Новосельцев, немного свесившись с кровати и облокотившись на правую руку, следит за совой, потом говорит:
– Видите? Желудочек, доложу я вам. Волк, тигр, лев крошат, перетирают кости зубами, она – целиком, целиком. Прямо доменная печь… Вот вам и прогресс, чудеса науки и техники… К чёрту всё это… Я, ни на минуту не задумываясь, променял бы все ваши марксизмы на один, на разъединый совиный желудок… с её кишками в придачу.
Он смотрит на сову с нескрываемой и жёсткой завистью, переводит неприязненные глаза на меня, но тут же взгляд его меркнет, он откидывает голову на подушку, глядит некоторое время неподвижно на потолок, оправляет одеяло. Я сажусь около него, беру со стола том Герцена «Былое и думы».
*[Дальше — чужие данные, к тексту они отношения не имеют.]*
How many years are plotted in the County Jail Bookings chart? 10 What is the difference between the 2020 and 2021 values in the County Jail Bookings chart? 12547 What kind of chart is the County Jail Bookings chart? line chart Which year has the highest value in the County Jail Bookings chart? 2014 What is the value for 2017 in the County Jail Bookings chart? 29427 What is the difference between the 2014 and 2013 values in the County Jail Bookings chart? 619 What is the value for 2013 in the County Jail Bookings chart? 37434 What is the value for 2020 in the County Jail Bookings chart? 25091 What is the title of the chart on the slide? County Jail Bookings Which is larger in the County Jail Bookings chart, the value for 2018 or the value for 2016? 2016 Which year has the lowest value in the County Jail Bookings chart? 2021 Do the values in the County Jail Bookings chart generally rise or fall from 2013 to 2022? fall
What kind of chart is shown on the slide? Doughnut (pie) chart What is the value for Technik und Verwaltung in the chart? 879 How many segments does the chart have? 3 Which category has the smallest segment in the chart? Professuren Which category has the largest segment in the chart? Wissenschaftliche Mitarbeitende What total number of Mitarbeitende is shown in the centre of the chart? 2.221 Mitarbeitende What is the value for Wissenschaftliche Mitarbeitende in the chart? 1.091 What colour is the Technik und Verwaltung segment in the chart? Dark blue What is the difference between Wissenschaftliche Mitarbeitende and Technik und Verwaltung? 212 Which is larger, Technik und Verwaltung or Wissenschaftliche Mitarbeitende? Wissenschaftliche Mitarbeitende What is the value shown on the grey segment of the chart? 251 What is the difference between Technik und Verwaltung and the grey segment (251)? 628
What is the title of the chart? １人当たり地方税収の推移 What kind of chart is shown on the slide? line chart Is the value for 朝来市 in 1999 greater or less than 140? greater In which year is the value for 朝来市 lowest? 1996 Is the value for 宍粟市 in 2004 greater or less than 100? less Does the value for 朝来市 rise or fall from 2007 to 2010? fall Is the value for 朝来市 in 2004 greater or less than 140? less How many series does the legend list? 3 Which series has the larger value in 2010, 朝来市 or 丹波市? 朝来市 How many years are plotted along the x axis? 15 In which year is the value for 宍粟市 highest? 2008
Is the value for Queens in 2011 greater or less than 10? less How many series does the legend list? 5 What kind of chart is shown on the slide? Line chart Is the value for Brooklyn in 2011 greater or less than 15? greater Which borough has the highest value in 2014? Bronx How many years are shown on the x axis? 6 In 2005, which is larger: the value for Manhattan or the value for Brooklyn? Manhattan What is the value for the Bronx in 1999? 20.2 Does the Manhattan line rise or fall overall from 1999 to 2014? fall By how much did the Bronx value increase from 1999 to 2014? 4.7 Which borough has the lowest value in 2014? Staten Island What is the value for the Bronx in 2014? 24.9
– Читали? – спрашивает Новосельцев. – Очень чувствительно и, я сказал бы, местами слезоточиво, но… есть занятные страницы. Помните про исправника? – Он говорит слабым, нечистым голосом. – Некий исправник приехал к вотякам в деревню с мёртвым телом за взяткой, потребовал двести рублей. Вотяки давали сто рублей и, когда ретивый начальник отказался наотрез принять меньше двухсот, схватили его с двумя писарями, заперли в баню, обложили её хворостом, подожгли и стали упрашивать принять сотенную, даже на вилах подавали её в окно. Исправник твёрдо и неукоснительно стоял на своём. Баню подожгли, но и тогда он не сдался и погиб Муцием Сцеволой, писаря тоже. Какая самоотверженность, какое мученичество из-за размеров взятки!